> **EXERCISES**:
**1.** Decide whether each statement below agrees with the passage on pregnancy and parenting advice. Answer yes or no for each and quote the words from that passage that settle it.
(a) The writer calls all the advice given to pregnant women useful.
(b) The writer promises that there are no perfect babies.
(c) One piece of advice was to stay quiet while the baby sleeps.
**2.** Write one paragraph that picks up the passage on pregnancy and parenting advice after its final sentence, keeping the same warm, first-person voice.

Start SELECTED EXTRACT

I remember, when I was pregnant, many other mothers tried to give great advice … you know the kind: Get your sleep now; you won’t get it once the baby comes
(no joke about that!); Remember to sleep while the baby sleeps
; and my personal favorite, Make noise while the baby sleeps so it will get used to its surroundings.
I’m seeing a lot of references to sleep deprivation here.
First of all, I want to say that as a pregnant woman you get all kinds of advice, some useful, some not so useful, but all meant with good intentions. I wanted to write this book as both comic relief and a useful tool to really explain and debunk the parenting myths. There is no perfect earthly parent—and I can promise you there are no perfect babies either—but there is a perfect answer to parenting: pray, enjoy each minute (even the difficult ones), and pray some more.

End SELECTED EXTRACT
Start DATASET ENTRIES

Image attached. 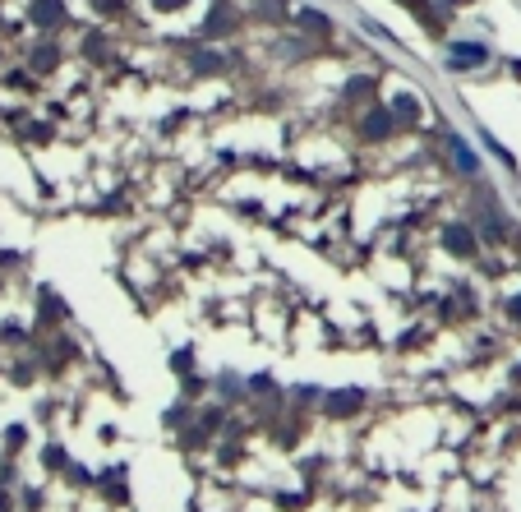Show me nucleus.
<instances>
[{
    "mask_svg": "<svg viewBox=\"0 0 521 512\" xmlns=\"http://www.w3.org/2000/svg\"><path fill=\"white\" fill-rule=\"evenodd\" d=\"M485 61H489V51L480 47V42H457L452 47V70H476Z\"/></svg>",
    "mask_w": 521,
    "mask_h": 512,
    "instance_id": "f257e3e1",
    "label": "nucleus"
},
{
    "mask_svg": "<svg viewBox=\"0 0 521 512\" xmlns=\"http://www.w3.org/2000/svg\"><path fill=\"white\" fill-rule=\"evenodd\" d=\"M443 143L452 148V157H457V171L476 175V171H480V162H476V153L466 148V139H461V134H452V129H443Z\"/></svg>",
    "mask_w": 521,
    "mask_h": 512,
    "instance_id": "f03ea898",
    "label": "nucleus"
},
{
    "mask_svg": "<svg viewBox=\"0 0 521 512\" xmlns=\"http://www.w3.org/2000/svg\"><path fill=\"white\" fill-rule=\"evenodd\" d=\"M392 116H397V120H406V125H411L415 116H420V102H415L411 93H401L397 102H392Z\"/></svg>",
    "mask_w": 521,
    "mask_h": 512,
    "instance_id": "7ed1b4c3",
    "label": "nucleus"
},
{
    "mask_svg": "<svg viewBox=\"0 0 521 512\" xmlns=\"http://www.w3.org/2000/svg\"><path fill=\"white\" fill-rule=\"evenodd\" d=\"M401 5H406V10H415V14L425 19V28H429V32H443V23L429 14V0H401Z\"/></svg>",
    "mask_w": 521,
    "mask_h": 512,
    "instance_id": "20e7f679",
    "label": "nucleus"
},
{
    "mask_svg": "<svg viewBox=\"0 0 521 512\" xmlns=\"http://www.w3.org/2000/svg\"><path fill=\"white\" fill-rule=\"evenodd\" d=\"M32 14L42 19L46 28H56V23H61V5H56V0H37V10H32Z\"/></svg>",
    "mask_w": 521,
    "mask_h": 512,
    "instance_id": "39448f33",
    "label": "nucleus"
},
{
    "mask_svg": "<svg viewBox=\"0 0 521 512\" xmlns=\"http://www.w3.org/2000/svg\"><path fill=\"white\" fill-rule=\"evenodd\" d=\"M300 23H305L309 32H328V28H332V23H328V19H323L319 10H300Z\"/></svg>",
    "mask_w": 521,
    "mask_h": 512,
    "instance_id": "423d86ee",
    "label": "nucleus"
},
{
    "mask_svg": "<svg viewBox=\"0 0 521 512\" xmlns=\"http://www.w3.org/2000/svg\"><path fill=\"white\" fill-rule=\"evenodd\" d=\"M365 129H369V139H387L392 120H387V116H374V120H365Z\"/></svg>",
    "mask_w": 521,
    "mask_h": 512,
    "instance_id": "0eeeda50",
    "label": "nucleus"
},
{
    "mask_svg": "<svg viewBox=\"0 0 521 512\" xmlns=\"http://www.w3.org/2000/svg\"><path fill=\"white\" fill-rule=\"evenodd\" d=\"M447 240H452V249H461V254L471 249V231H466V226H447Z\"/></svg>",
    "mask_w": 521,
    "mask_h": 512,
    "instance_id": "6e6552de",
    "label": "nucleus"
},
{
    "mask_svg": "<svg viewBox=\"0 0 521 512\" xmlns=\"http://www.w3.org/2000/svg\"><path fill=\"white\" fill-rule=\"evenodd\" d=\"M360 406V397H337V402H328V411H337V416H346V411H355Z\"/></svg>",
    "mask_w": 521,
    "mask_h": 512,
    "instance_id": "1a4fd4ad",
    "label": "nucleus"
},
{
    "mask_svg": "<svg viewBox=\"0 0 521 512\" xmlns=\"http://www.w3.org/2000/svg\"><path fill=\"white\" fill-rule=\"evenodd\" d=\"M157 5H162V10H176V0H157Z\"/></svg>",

End DATASET ENTRIES

> **FINAL RESULTS**:
**1.**
(a) No: "some useful, some not so useful, but all meant with good intentions."
(b) Yes: "I can promise you there are no perfect babies either"
(c) No: "Make noise while the baby sleeps so it will get used to its surroundings."

**2.**
Now, back to all that sleep advice I got early on, back when the pregnancy test strip was barely showing the solid line. You would have thought I could put two and two together to figure out sleep wouldn’t be an option for the first few years. That’s the first piece of advice I want to debunk before we ever hit Chapter One. After you become a parent, you will NEVER sleep well again. It’s not just about getting them to sleep through the night or not wake when the garbage is picked up at 5 a.m.; those are merely hurdles you jump. Believe me, you are nowhere near the finish line of that race.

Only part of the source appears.